··· READING TEXT

After she finished laughing at me, she explained what the Peace Corps was and told me about the impact it had on the world and the grand experiences volunteers lived out. At the time, I was the president of a community service club. While I loved this club, it was very episodic. We would go someplace, help for a few hours, and then come back the next month to do it again. We never saw the large-scale effects of our actions.

I decided I was going to join my friend in applying for the Peace Corps. It was the perfect way to make a long-term contribution to a community while becoming more culturally aware. I understood the challenge it posed, and I was excited by it.

In my junior year at the University of Arizona, I discovered the Peace Corps Prep Program (PCPP). Perfect! The Peace Corps has a relatively low acceptance rate, so I welcomed any resource that could help me achieve my dream. And what a resource it was!

The leadership of the PCPP at UofA were so welcoming and helpful. I was able to meet returned Peace Corps Volunteers (RPCVs) who gave me insight on what was fulfilling and meaningful about their experiences as well as what was challenging. By interacting with different RPCVs, I was able to decide for myself what I wanted to do, where I wanted to go, and what kind of impact I hoped to make.

Later, I got to know Peace Corps recruiter Hannah Martin. As a recruiter, she was perhaps my most valuable resource. Hannah took the time to help me again and again on my application. She made sure my resume was competitive, and she read and helped me revise my motivational statement until we both determined it conveyed what I wanted to say. While I was being considered as a maternal/child health and HIV/AIDS educator in Zambia, she helped me with a mock interview because I was nervous about the real one. She was one of the first people I wanted to tell when I received my invitation to serve.

A group of U of A students throw up their school sign in front of an airport.
Megan, pictured on the far right, attended a leadership conference in Vancouver. She and her peers show their University of Arizona pride through their hand gestures.

Afterwards, I was put in contact with Gabriel Camacho, an RPCV who served in the same area and with the same project that I was invited to. He was able to answer all my questions from the weather, to the culture, to how to handle homesickness. He calmed me down when I was nervous about leaving my family, but I never felt he was pushing me into anything. He enlightened me on some of his greatest experiences but also talked about the sacrifices. He cemented my resolve that I was doing the right thing.

I obtained legal and medical clearance and was set to leave on August 16, 2020.

Then the pandemic began gaining traction. I felt nervous. If I wasn’t allowed to leave my own house, what were the odds I’d be able to travel around the world?

I got an email. My departure date was postponed by three months. I want to apply to medical school after Peace Corps. A postponed return date might make that difficult, but still doable. I was glad the Peace Corps was being safe, especially since I'd be working with immunocompromised HIV patients.

I got a second email. My departure date was postponed another year. I was less comfortable with that. What would I do for a year?

I got a third email. They needed my decision by the end of the month.

On one hand, this is something I’ve been working toward for years. I was ready and excited. On the other, COVID-19 is raging. It doesn’t seem to be getting better, and I don’t know when it will. What if I keep putting my life on hold for a pandemic that takes years to resolve?

After taking the full month to wrestle with this “catch-22,” I made the difficult decision to withdraw.

In the meantime, I’ll apply to medical school and when I graduate, I intend to reapply to the Peace Corps. I'll be armed with real medical knowledge and experience, which will allow me to make a greater contribution. I believe it’s especially important for physicians to have global experience and understand different perspectives and cultures. Medicine isn’t just about physiology, it’s about compassion, empathy, and understanding.

So, while current circumstances are not ideal, the Peace Corps is not something I have given up on. It’s still an important goal I will strive to achieve, and I cannot wait to try again!

······
··· DATA SUPPLIED

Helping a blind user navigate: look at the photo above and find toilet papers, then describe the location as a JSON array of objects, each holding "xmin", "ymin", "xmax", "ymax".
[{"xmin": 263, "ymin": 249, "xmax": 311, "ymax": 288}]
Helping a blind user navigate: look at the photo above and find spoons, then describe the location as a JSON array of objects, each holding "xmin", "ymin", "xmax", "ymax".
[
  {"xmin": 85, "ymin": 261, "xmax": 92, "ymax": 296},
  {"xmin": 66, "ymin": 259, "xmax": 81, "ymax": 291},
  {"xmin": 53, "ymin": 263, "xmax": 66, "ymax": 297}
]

······

▸ **TO DO**
1 - Answer these questions from the text about the Peace Corps:
(a) In which year at the University of Arizona did the writer discover the Peace Corps Prep Program?
(b) For what role, and in which country, was the writer being considered?
(c) How long was the first postponement of the departure date?
2 - Turn the paragraph of the text about the Peace Corps that begins "Later, I got to know Peace Corps recruiter" into a bulleted list that keeps its main facts.

▸ **ANSWERS IN ORDER**
1 -
(a) The junior year.
(b) A maternal/child health and HIV/AIDS educator in Zambia.
(c) Three months.

2 -
- Peace Corps recruiter Hannah Martin was perhaps my most valuable resource.
- She helped me with my application again and again.
- She made sure my resume was competitive.
- She helped me revise my motivational statement until it conveyed what I wanted to say.
- I was being considered as a maternal/child health and HIV/AIDS educator in Zambia and was nervous about the real interview, so she did a mock interview with me.
- She was one of the first people I wanted to tell when I received my invitation to serve.